But we agree that that's the background and Taiwan hasn't reached consensus to change the official policy, right?

OP is getting dogpiled for pointing out the grade school history overview of the topic.

As for whether the threat of invasion is the deciding factor on the official ROC policy.. I think it's better explained by the fact that everything is going fine with two Chinas. They trade a ton, everyone's happy.

Why mess with that just because the diplomatic positions don't make logical sense?


>But we agree that that's the background and Taiwan hasn't reached consensus to change the official policy, right?

What part of China has threatened to invade them over changing their policy makes that policy a coerced statement and not an accurate representation of their intent do you not understand?


The part where anyone thinks it's a credible threat? I honestly thought that went without saying.

You really think China's 5 seconds away from a bloody invasion? China is Taiwan's largest trading partner. Everyone's getting rich, in both countries.

Taiwan is and will remain independent, everyone knows this, China doesn't care.


>The part where anyone thinks it's a credible threat?

50% of people in Taiwan believe that China will invade if they declare independence.
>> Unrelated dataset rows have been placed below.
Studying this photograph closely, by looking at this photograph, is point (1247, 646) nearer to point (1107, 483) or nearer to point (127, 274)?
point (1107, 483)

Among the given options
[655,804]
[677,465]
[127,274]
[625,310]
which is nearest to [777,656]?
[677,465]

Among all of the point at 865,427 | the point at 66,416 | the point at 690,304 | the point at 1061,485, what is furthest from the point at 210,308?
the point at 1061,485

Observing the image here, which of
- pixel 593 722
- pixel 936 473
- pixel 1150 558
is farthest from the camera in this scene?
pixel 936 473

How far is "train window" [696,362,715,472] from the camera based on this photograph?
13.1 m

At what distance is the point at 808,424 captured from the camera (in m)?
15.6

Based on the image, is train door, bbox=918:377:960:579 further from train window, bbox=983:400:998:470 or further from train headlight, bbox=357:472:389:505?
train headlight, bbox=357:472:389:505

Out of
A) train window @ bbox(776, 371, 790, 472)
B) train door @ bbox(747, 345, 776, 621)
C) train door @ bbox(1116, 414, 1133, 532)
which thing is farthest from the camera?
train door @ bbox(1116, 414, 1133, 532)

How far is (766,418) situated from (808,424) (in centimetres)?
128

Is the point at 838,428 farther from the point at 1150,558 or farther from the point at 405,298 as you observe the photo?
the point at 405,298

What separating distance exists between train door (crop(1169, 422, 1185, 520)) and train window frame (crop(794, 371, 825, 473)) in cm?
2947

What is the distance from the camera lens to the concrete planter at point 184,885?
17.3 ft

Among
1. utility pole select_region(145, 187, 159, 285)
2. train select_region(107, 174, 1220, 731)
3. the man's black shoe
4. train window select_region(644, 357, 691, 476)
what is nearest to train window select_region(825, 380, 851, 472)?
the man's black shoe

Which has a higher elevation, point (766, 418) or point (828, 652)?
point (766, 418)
So yes half of the country thinks it's a credible threat. [1, 2]

And only 6% think their situation has improved over this time last year. So "everyone's getting richer" certain isn't the perception in Taiwan.

1. Survey http://www.taiwansecurity.org/app/news.php?Sn=15761

2. Summary https://nationalinterest.org/feature/what-latest-opinion-pol...


But do you think it's likely that the PRC actually invades Taiwan?

I'm not taking a side on PRC vs ROC, maybe you're misunderstanding me. I just honestly thought it was taken for granted that that's pretty unlikely. All the talk about who's sovereign has been polite fiction for some time now.

(and, I'll admit I haven't done a ton of research on Taiwanese public opinion, but unless/until I do so, I'm going to take 'taiwansecurity.org' in English's takes with a grain of salt - Ahmed Chalabi sounded good too)


Doesn't really matter what I think. It matters what the people making the decision and the people voting for them think. If they think the threat is real, they are being coerced. That's all there is to it.

The survey was done by a Taiwanese University in cooperation with Duke University. If you want to dismiss it without doing any research then have at it.


.

"China is Taiwan's largest trading partner."

This seems like even more coercion opportunity on the part of China onto Taiwan, tbh. I doubt Taiwan has similar leverage over China to asswert its independence.